La force géologique du capitalisme

/force-g%C3%A9ologique-capitalisme-0

  • La force géologique du capitalisme | Contretemps
    http://www.contretemps.eu/lectures/force-g%C3%A9ologique-capitalisme-0#footnote15_tpnlo7g

    À propos de l’ouvrage de Christophe Bonneuil & Jean-Baptiste Fressoz, L’événement Anthropocène. La Terre, l’histoire et nous, Paris, Éditions du Seuil, collection « Anthropocène Seuil », octobre 2013, 304 pages.

    L’objectif des auteurs via cet ouvrage est double. Il s’agit tout d’abord de tirer un bilan de ce que nous dit l’entrée dans l’Anthropocène. Il y a en premier lieu le constat écologique inquiétant que nous connaissons, et que les auteurs prennent le temps de développer dans leur premier chapitre. Il y a ensuite les remises en cause que cela implique dans nos cadres de pensée : la notion d’Anthropocène bouleverse en effet la conception classique (ou « moderne » au sens de Bruno Latour3) des rapports entre société et nature. Ceux-ci passent d’un rapport d’externalité à une conception inclusive : « l’idée d’Anthropocène annule la coupure entre nature et culture, entre histoire humaine et histoire de la vie et de la Terre » (p. 36).

    Mais au delà du constat alarmant et des réflexions philosophiques, ce livre propose avant tout une lecture critique du récit qui est fait de l’Anthropocène par ses principaux penseurs. Pour les auteurs, « la question est tout sauf théorique car chaque récit d’un ’’ comment en sommes-nous arrivés là ? ’’ constitue bien sûr la lorgnette par laquelle s’envisage le ’’ que faire maintenant ? ’’ » (p. 11). Bonneuil et Fressoz estiment que le récit officiel de l’Anthropocène – l’humanité aurait inconsciemment dégradé son environnement pendant près de deux siècles, et serait enfin entrée, depuis les années 2000 et grâce aux sciences du système Terre, dans une phase de réflexivité environnementale – est ni plus ni moins qu’« une fable » (p. 11). Cette fable est par ailleurs dépolitisante, car elle déresponsabilise les acteurs clés des dégradations environnementales (les remplaçant par le « nous » inclusif de l’humanité) ; et elle est de plus fortement démobilisatrice, car elle abandonne la question des politiques environnementales aux mains des experts scientifiques du climat et de la Terre, seuls à même de nous éclairer sur notre condition et notre propre émancipation...

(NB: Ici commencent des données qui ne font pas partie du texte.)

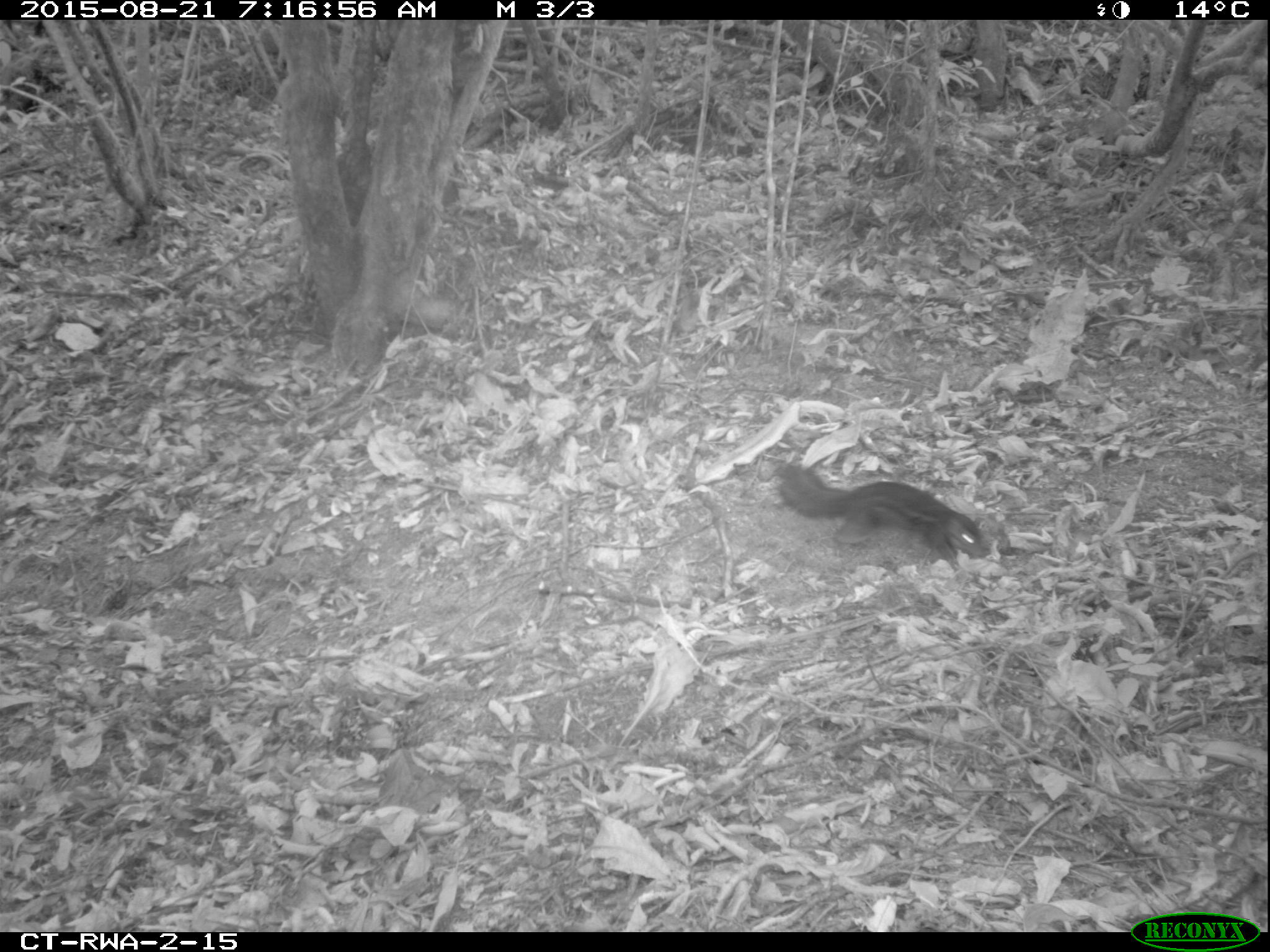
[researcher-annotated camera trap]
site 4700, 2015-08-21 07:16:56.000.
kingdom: Animalia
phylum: Chordata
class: Mammalia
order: Rodentia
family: Sciuridae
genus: Funisciurus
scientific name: Funisciurus pyrropus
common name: fire-footed rope squirrel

    Il s’agit donc de remettre en cause ce récit officiel et prétendument apolitique de l’Anthropocène, et de répondre à la question : « quels récits historiques [alternatifs] pouvons-nous donner du dernier quart de millénaire qui puissent nous aider à vivre l’Anthropocène lucidement, respectueusement et équitablement ? » (p. 13). Après une critique de la lecture historique actuelle de ceux qu’ils dénomment « anthropocénologues », les auteurs, eux-mêmes anthropocénologues avertis, proposent donc cinq récits alternatifs et de ce que pourrait être une histoire repolitisée de l’Anthropocène. Ce faisant, Bonneuil et Fressoz souhaitent « invite[r] à reprendre politiquement la main sur des institutions, des élites sociales, des systèmes symboliques et matériels puissants qui nous ont fait basculer dans l’Anthropocène : les appareils militaires, le système de désir consumériste et son infrastructure, les écarts de revenus et de richesses, les majors énergétiques et les intérêts financiers de la mondialisation, les appareils technoscientifiques lorsqu’ils travaillent dans des logiques marchandes ou qu’ils font taire les critiques alternatives » (p. 271-272).